═══ PROVIDED PASSAGE

FilePathsBase.jl icon indicating copy to clipboard operation
FilePathsBase.jl copied to clipboard

Idea: RelativePath as own type, independent from other details

Open oxinabox opened this issue 4 years ago • 8 comments

Conceptually, under this proposal we seperate the details of a protocal specific path as part of a abolute path (e.g. PosixPath, S3Path, FTPPath etc), from the simpiler relative path which can be more protocol agnostic.

AbsolutePaths would hold the protocol, have roots, hold config etc. A RelativePath would be agnostic to the details of given types, and it would only have relelvent contraints (if any) imposed upon when joinpath was done.

RelativePaths could be used across protocols for example one could copy a file with its folder structure by splitting out a relative path of a local file, and then joining it to the remote location path.

Logically one probably should only actually be able to open an AbsolutePath. One option is for some or all operations to take a RelativePath and do join(cwd(), relpath). Doing this always means probably might mean RelativePath <: SystemPath.

══════
═══ SUPPLIED INFORMATION

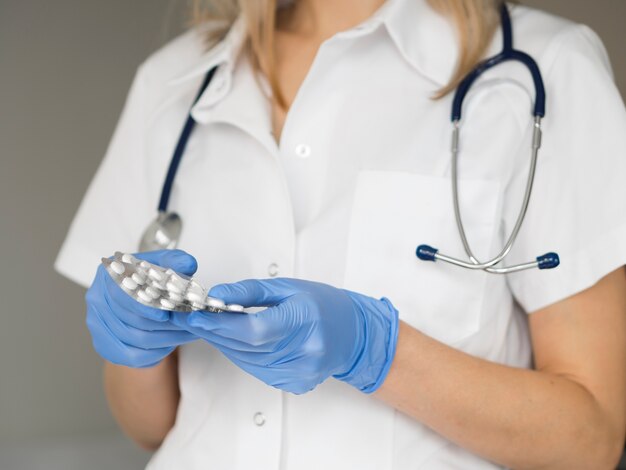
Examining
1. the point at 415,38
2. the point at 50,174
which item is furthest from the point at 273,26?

══════

TO BE DONE
Resume the FilePathsBase.jl issue proposing RelativePath as its own type, picking up after its final sentence. The listing is not required for any of the work requested here.

TASK RESPONSE
One advantages include that we could automatically know that S3Path("bucket") means "s3://bucket/", since there is no such thing as a relative S3Path.

Further we will get to forbid at dispatch time calls to joinopath(::Any, ::AbsolutePath), and don't have to worry about how to handle nonsense like joinpath(p"s3://foo/bar/", p"s3://foo/zap/") In the Haskell path library, the authors seperate abolute and relative paths, and it helped a lot in terms of type-safty. Julia is not a language where that kind of type-safty really works out, since not ahead of time compiled. But I do thinkt it might provide lot of clarity to the code.

I think not having this distinction is what made this https://github.com/rofinn/FilePathsBase.jl/pull/63 and https://github.com/JuliaCloud/AWSS3.jl/pull/74/ feel odd

This is related to https://github.com/rofinn/FilePathsBase.jl/issues/71 but is a bit less of a wild idea. It is probably mutually exclusive with that idea.

oxinabox avatar Apr 06 '20 13:04 oxinabox

don't have to worry about how to handle nonsense like joinpath(p"s3://foo/bar/", p"s3://foo/zap/")

nonsense: https://github.com/JuliaCloud/AWSS3.jl/issues/75

nickrobinson251 avatar Apr 06 '20 13:04 nickrobinson251

In the Haskell path library, the authors seperate abolute and relative paths, and it helped a lot in terms of type-safty.

https://hackage.haskell.org/package/path

nickrobinson251 avatar Apr 06 '20 13:04 nickrobinson251

I'll note that a downside of this approach is that it pushes a lot more logic into the path construction (e.g., aggressive path normalization, system calls to check if something is a path). If we were going to do this I'm guessing we'd want to encode it sort of like Distributions.jl?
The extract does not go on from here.